The Simulink simulator from MathWorks, although technically a “block-diagram” system-level simulation, is often used to generate and model different waveforms and video signals for commercial and military systems. Using mathematical modeling methods, including the firm’s respected MATLAB mathematical software, the simulator has been used to evaluate the impact of modeled waveforms on system performance.

The waveforms created by these software tools will be limited in the real world to the hardware test instruments used to generate those waveforms. As the signal sources story explains, high-frequency signals can be generated by a number of different technologies, from analog circuits to arbitrary waveform generators (AWGs) and direct-digital synthesizer (DDS) signal generators. The performance parameters, such as frequency range, bandwidth, and frequency switching speed, vary widely among the difference signal sources.

Typically, simulation software compatible with a certain type of hardware signal source will include programmability limits for the performance levels of the hardware—not permitting the creation of waveform files with parameters, such as frequency switching speed, that exceed the limits of the hardware. Still with the high-speed signal sources currently available from Keysight, National Instruments, and other test-and-measurement equipment suppliers, simulation software can be readily teamed with available hardware signal sources to create most waveforms needed for simulating and testing military and aerospace systems.
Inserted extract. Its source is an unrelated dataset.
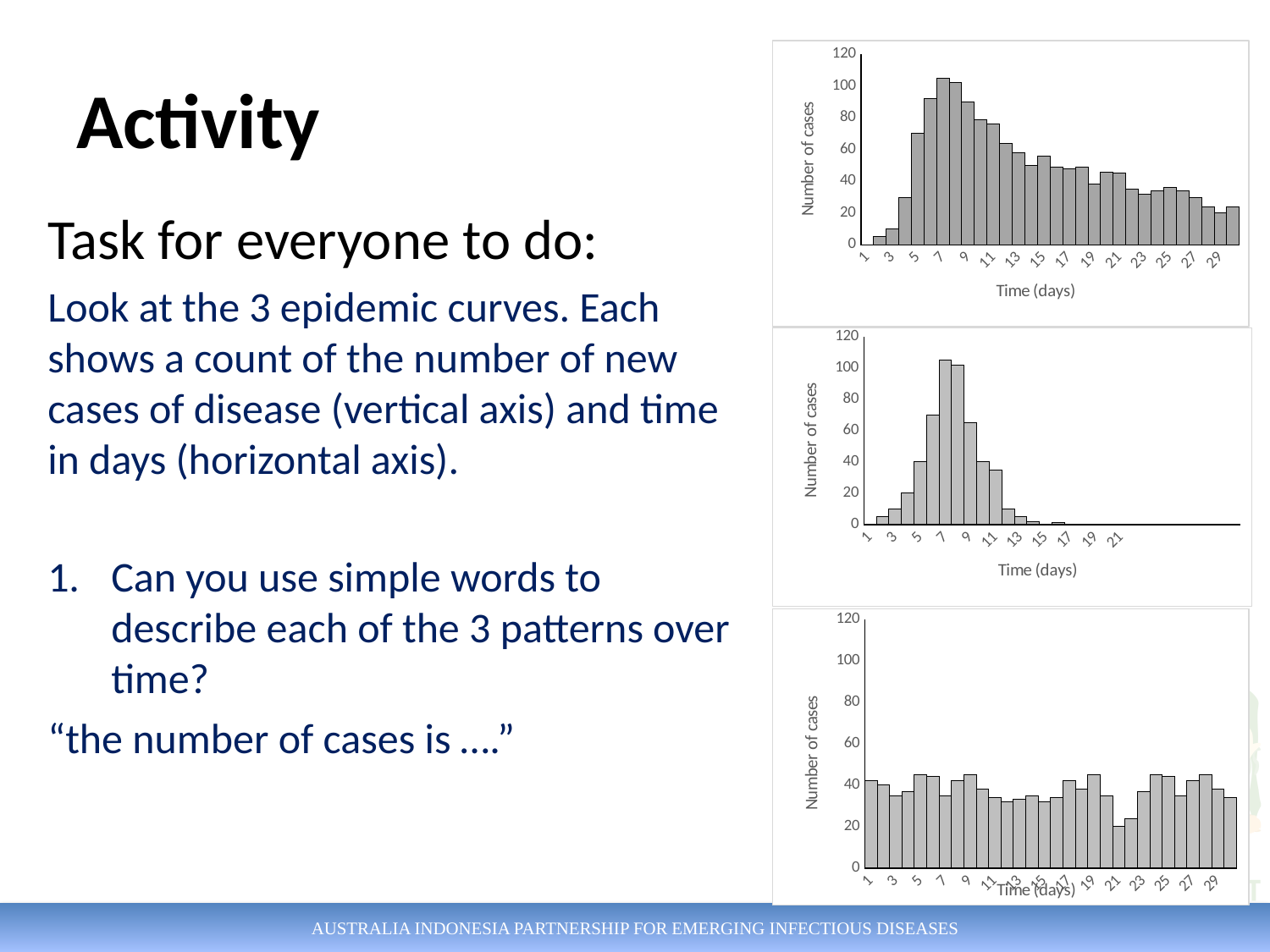
In the bottom chart, which day has the lowest number of cases? 21 In the top chart, is the value for day 29 greater or less than 40? less In the middle chart, is the value for day 7 greater or less than 80? greater What is the vertical axis title of the top chart? Number of cases In the middle chart, which is larger, the value for day 9 or the value for day 13? day 9 What kind of chart is the top chart on the slide? bar chart In the top chart, is the value for day 1 greater or less than 20? less In the top chart, do the values rise or fall from day 9 to day 29? fall How many charts are shown on the slide? 3 In the top chart, which is larger, the value for day 5 or the value for day 15? day 5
The R&S SMW200A series of vector signal generators (VSGs) from Rohde & Schwarz, for example, includes models covering a total frequency range of 100 kHz to 20 GHz with typical frequency switching speed of 0.6 ms. It offers the performance levels needed to match to any signal simulator on the market for EW and radar testing. These VSGs can be supplied with an optional second signal path, and standard models include an in-phase/quadrature (I/Q) modulator with a modulation bandwidth as wide as 2 GHz for generation of complex modulated waveforms.

Each R&S SMW200A VSG supports pulse modulation with on/off ratios of better than 80 dB and rise/fall times of less than 10 ns. The phase noise is typically -139 dBc/Hz offset 20 kHz from a 1-GHz carrier. The generator includes a large graphical display screen (see figure) to simplify operation and is housed in a traditional 19-in. rack-mount enclosure. This is a test signal source that can generally meet the requirements of the most creative signal simulation software. 

Similarly, the fast-switching model MG37020A signal generator from Anritsu Co. is contained within a 19-in. rack-mount enclosure and includes a large display screen, and also offers the performance needed for creating most EW and radar signals. It covers 10 MHz to 20 GHz with 100-μs typical frequency switching speed, and is characterized by high signal amplitude and low phase noise.